> **Given text**:
** Begin **
Ask HN: Do you have a CS degree? - RKoutnik

https://twitter.com/RecodingBlog/status/269167842505662464<p>If you're a full-time programmer, do you have a degree in CS?  If you've got one, how was it?  Did it help?  If not, how did you convince your employers to give you work?
======
jholman
I have a BSc in Comp Sci. I enjoyed getting it very very much. I have held
three programming jobs, and I currently work for Google.

My first (programming) job didn't care about the degree, and I used virtually
nothing from my degree.

My second job, I think they probably wouldn't have hired me without the
degree, but I used very little of my CS knowledge.

I might have gotten the interview at Google without it (unclear, but I had
strong internal references), but the interview process heavily depended on the
sort of knowledge I got from my degree program. And I would have had a lot
more trouble getting a visa without my degree; possibly prohibitive. And at
this job, my CS theory skills are the least important part of my ability, but
they are a necessary part. I'm also nearly the least-credentialed person on my
team, FWIW.

On the other hand, one of my high-school friends also now works at Google, is
senior to me, got a visa, etc.... and has no degree.

Overall, I think that 4 years of employment-while-pushing-yourself-to-learn is
probably at least as valuable as a degree.... but some employers (many
sweatshop ones, but also some awesome ones) won't believe that. Also, if you
want to work in a country were you aren't a citizen, a degree is so helpful
it's almost essential (never thought it'd happen to me, then it did).

------
passthetorch
First of all, a CS degree is not just a prep-for-a-job program. CS a wide and
interesting field, and a good undergrad program will give you a set of
analytical tools that can be used in many places, not just software
development job.

That being said, it's not for everyone.

Personally, I really enjoyed my undergrad studies and continued to get my
Master's degree as well.
** End **
> **Task 1**: From the rows, write out word for word the part that opens with the line containing "What is the estimated" and closes with the line containing "black volcanic soil (x1=18, y1=373, x2=532, y2=433), black", both of those lines included.
The thread on CS degrees and the rows have no connection to each other.

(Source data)
** Begin **
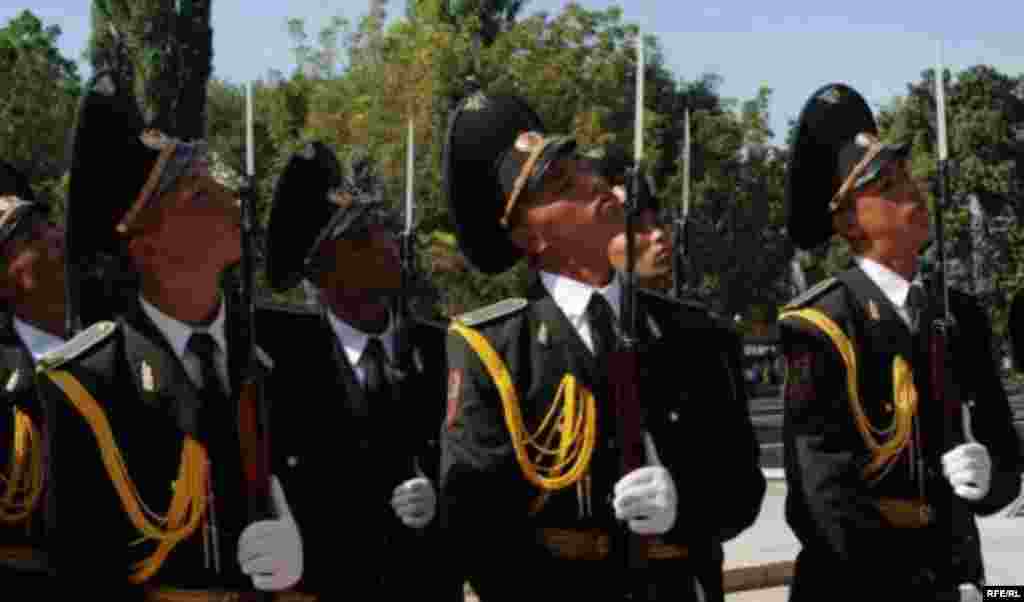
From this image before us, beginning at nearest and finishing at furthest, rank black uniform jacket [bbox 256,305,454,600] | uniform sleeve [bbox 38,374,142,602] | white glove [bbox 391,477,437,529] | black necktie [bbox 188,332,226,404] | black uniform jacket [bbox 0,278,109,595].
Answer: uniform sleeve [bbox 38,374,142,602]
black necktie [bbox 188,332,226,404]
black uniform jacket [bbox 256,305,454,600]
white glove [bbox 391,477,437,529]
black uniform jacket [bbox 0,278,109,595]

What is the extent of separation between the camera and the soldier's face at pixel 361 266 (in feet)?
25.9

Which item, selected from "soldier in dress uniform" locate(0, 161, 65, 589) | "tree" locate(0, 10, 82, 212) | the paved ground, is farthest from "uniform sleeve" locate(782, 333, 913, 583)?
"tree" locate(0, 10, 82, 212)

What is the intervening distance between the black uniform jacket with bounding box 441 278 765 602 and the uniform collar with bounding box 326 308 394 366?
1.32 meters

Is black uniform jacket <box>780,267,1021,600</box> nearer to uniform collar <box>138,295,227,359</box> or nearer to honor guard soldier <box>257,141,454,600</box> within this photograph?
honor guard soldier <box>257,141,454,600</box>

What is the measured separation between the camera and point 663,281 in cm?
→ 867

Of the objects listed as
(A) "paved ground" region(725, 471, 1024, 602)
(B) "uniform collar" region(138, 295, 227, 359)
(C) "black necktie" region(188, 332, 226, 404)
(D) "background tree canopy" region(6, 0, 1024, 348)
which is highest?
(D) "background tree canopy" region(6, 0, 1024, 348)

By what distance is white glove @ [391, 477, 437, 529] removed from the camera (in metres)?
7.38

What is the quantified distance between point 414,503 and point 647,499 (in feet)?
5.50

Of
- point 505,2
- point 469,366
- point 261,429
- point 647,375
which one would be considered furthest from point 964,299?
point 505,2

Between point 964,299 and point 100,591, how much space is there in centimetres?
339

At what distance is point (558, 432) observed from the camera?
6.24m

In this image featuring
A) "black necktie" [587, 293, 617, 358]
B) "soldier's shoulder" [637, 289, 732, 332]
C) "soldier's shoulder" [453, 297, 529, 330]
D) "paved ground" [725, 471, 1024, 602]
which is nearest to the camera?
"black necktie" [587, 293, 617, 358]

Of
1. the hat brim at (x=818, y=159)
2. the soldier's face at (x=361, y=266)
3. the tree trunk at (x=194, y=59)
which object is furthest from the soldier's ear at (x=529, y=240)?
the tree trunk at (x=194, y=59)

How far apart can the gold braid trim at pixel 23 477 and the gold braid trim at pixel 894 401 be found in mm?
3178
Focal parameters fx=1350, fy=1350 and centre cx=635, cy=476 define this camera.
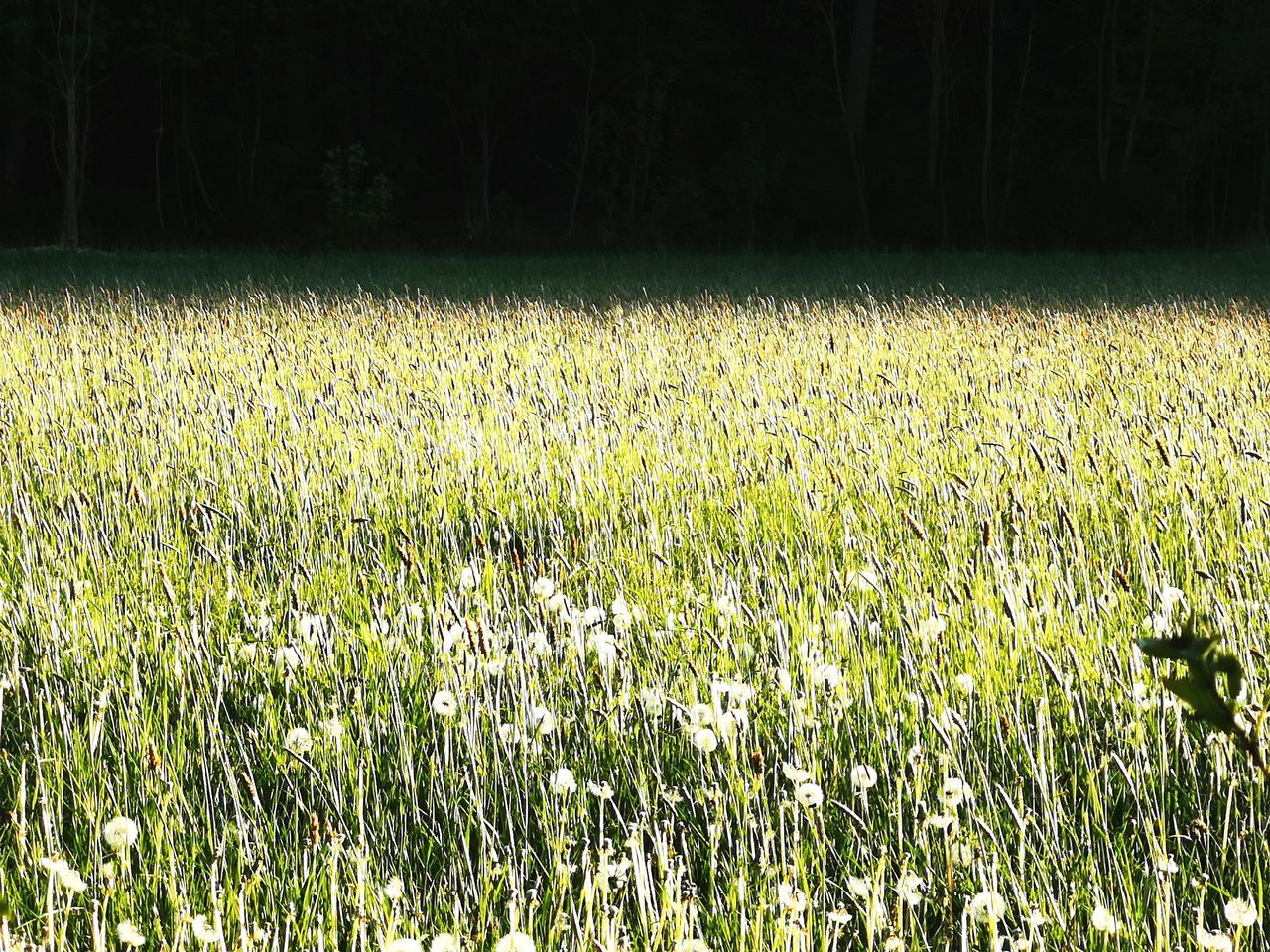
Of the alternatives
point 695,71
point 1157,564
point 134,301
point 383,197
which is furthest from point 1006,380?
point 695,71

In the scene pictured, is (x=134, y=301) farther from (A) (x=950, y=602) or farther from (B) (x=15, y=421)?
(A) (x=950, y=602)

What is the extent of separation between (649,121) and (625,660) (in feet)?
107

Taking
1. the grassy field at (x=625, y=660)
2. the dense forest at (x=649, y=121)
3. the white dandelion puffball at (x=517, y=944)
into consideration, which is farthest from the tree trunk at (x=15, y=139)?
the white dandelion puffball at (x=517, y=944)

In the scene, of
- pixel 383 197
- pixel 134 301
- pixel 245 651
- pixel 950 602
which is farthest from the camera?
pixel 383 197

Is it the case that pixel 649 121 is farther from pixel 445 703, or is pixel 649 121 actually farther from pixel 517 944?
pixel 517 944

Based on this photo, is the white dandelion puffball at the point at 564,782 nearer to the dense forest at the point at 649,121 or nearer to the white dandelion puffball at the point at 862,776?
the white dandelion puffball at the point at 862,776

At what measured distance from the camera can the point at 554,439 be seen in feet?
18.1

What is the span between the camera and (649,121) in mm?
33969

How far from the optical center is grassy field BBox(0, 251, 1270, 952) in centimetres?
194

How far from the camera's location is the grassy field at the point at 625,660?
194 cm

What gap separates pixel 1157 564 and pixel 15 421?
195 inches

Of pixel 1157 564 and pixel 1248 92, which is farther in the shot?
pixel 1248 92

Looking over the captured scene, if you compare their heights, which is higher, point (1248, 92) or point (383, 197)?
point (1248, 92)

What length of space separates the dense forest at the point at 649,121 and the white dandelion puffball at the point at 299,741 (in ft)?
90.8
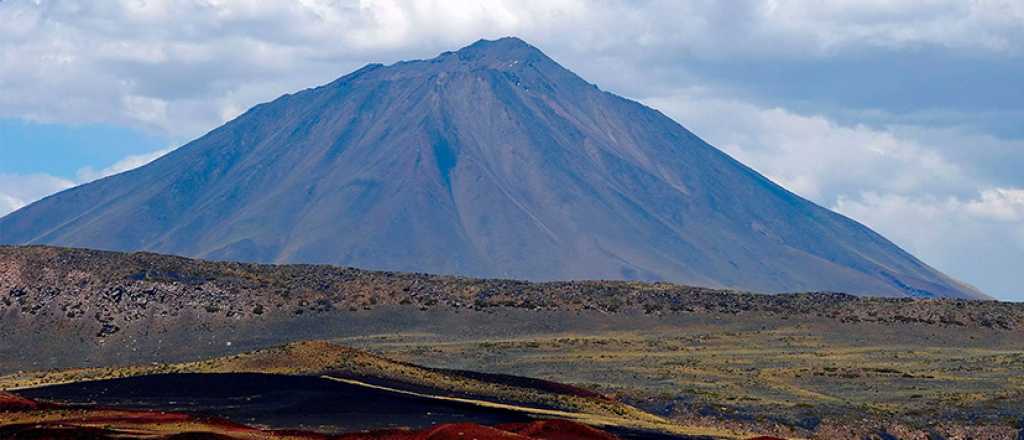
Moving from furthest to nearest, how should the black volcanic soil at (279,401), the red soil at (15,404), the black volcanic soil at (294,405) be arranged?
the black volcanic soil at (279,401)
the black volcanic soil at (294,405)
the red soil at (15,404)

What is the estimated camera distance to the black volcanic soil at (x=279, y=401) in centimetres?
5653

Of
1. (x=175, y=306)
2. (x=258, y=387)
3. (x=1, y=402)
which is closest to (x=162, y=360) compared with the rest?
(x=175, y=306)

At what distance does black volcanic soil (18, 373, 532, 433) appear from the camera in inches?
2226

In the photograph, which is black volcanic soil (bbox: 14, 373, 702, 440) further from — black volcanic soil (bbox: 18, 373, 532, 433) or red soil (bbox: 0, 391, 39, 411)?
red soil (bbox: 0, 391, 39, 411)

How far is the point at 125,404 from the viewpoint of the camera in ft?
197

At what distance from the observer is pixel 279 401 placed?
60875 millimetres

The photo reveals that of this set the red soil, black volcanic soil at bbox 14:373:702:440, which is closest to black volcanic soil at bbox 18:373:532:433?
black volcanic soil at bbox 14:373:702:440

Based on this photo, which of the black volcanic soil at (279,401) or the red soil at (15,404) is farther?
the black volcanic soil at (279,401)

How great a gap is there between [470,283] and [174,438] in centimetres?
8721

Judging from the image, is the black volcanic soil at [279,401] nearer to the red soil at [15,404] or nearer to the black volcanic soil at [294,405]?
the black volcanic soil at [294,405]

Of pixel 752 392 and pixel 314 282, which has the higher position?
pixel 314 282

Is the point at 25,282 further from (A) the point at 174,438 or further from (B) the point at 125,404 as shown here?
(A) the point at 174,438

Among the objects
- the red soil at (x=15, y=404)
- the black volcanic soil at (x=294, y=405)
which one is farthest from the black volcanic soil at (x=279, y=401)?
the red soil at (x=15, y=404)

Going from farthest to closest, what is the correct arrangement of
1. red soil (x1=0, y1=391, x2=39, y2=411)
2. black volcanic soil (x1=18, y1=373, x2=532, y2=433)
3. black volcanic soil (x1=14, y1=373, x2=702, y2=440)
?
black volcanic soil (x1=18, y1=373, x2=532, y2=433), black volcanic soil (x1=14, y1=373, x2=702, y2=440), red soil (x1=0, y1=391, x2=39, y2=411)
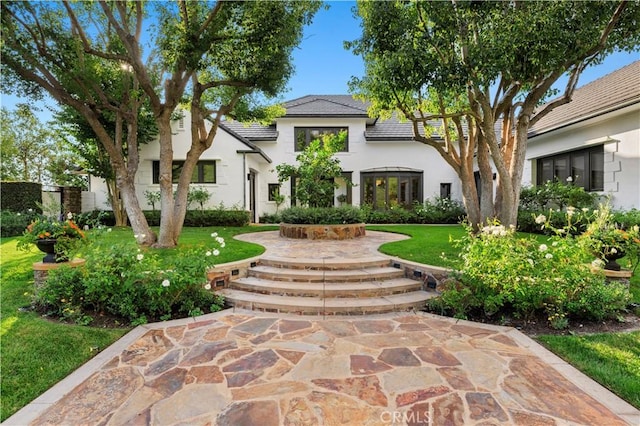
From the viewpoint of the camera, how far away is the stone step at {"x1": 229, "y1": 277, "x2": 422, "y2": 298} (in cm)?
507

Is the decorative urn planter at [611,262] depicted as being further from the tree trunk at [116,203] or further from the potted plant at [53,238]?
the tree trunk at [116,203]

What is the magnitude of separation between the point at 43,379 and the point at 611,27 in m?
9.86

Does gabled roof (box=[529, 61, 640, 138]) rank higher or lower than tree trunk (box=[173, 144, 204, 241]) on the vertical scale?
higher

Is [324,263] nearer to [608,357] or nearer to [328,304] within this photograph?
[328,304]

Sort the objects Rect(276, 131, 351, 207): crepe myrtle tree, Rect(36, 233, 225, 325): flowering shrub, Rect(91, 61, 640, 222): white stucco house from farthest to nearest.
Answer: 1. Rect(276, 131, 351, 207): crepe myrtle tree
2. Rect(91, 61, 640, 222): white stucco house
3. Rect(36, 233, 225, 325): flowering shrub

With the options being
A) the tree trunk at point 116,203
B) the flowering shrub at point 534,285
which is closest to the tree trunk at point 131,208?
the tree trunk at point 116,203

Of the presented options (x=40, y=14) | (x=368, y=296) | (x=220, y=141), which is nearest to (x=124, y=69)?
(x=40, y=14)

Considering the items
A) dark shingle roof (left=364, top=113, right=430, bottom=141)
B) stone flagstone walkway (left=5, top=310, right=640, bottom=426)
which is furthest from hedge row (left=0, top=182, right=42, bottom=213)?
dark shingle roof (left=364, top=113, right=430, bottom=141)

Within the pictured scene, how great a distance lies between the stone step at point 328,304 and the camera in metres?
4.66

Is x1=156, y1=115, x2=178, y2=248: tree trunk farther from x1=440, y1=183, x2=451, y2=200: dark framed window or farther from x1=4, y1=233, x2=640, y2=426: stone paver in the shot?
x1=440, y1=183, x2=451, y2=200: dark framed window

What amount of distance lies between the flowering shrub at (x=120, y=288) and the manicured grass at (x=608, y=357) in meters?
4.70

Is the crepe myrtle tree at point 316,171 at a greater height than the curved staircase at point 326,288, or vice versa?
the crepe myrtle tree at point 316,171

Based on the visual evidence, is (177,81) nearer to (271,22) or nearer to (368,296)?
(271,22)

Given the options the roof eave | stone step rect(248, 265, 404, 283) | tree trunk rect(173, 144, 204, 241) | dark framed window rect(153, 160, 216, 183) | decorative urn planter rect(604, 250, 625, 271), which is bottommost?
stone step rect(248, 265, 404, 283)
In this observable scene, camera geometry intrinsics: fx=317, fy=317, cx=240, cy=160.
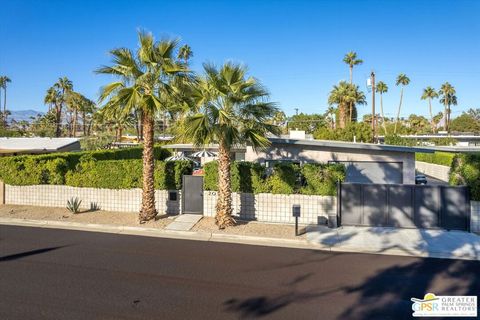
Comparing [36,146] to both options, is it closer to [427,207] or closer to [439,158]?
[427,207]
** End **
> **Task 2**: Continue the thread on CS degrees from the point where it stops.

> **Task result 1**:
What is the estimated camera distance to the black volcanic soil at (x=279, y=401) in centimetres?
5653

Of
1. (x=175, y=306)
2. (x=258, y=387)
3. (x=1, y=402)
which is closest to (x=162, y=360) compared with the rest?
(x=175, y=306)

At what distance does black volcanic soil (18, 373, 532, 433) appear from the camera in inches?
2226

In the photograph, which is black volcanic soil (bbox: 14, 373, 702, 440) further from — black volcanic soil (bbox: 18, 373, 532, 433) or red soil (bbox: 0, 391, 39, 411)?
red soil (bbox: 0, 391, 39, 411)

How far is the point at 125,404 from the viewpoint of the camera in ft?
197

At what distance from the observer is pixel 279 401 placed?
60875 millimetres

The photo reveals that of this set the red soil, black volcanic soil at bbox 14:373:702:440, which is closest to black volcanic soil at bbox 18:373:532:433?
black volcanic soil at bbox 14:373:702:440

Based on this photo, which of the black volcanic soil at (279,401) or the red soil at (15,404) is farther?
the black volcanic soil at (279,401)

How great a gap is there between [470,283] and [174,438] in centimetres?
8721

Judging from the image, is the black volcanic soil at [279,401] nearer to the red soil at [15,404] or nearer to the black volcanic soil at [294,405]?
the black volcanic soil at [294,405]

Of pixel 752 392 and pixel 314 282, which has the higher position?
pixel 314 282

Is the point at 25,282 further from (A) the point at 174,438 or further from (B) the point at 125,404 as shown here?
(A) the point at 174,438

Among the objects
- the red soil at (x=15, y=404)
- the black volcanic soil at (x=294, y=405)
which one is farthest from the black volcanic soil at (x=279, y=401)?
the red soil at (x=15, y=404)

Going from farthest to closest, what is the correct arrangement of
1. red soil (x1=0, y1=391, x2=39, y2=411)
2. black volcanic soil (x1=18, y1=373, x2=532, y2=433)
3. black volcanic soil (x1=14, y1=373, x2=702, y2=440)
?
black volcanic soil (x1=18, y1=373, x2=532, y2=433), black volcanic soil (x1=14, y1=373, x2=702, y2=440), red soil (x1=0, y1=391, x2=39, y2=411)

> **Task result 2**:
In terms of work, I think that a well-rounded CS education gives you an edge
over uneducated programmers in the first couple of years - A CS graduate is
trained to analyze and abstract problems, which makes it easier to deal with
large and complicated problems faster. After a couple of years, this edge is
gone - Experience matters much more at a soft-dev job.

As for convincing someone to give you a job - Show them something impressive
that you've built.

------
oortlieb
I interned at a defense contractor a couple of years ago. Their entry level
position required either a bachelor's degree in Computer Science or four years
of programming experience. Higher levels were similarly structured -- they
considered four years of experience to be essentially equivalent to a degree.

While I don't agree that four years of programming == degree, for their
business, it pretty much was (I would argue that the experience was more
important in this case). Most of their programming team was made up of long-
time engineers turned C++ coders. Come to think of it, out of a pool of four
interns, three of four were CE people they were asking to do application
development.

The nicest thing I see about having a degree is that it gives you an
"objective" measure of your value relative to other applicants. Its considered
safer to hire someone with a degree because, hey, some college has given them
credentials! You can convince people you're smart by being sharp in an
interview and having an impressive portfolio, but for a true programming job
where innovative thought isn't really necessary (it wasn't at this place), I
see a bias towards people with degrees because its seen as low risk.

Full disclosure: I have a CS degree.

------
plant42
Although I attended university for a couple of years, I dropped out once I
figured out I'd had enough of structured learning. At the time, it was not for
me.

I've been programming since I was 7, professionally since I was 21 and I'm now
in my late 30's. Over the years, I've been involved in some fantastic projects
and companies on both sides of the pond. I've since started the move up the
chain whilst keeping my fingers dirty at the code level. I've been able to
mentor younger developers, deliver projects that I find interesting and
contribute to opensource projects that appeal to me.

Although, I do not think my lack of a degree has held me back in any way, it
does depend a lot on the country in which you live. Some countries rely more
on educational background, whilst others do not.

However, times now are different than they were in the early/mid 90's. Now
you're expected to have experience, education and to have launched a
successful start-up before your 21st or 22nd birthday. The pressure to be
awesome is incredible, and every young developer wants to work for Google,
Facebook or Twitter. You know, the cool companies that are developer led and
have the best toys.

------
slajax
I didn't even graduate high school and had no means to afford a real education
even if I had. I learned everything I know from tinkering with open source and
the break/fix cycle.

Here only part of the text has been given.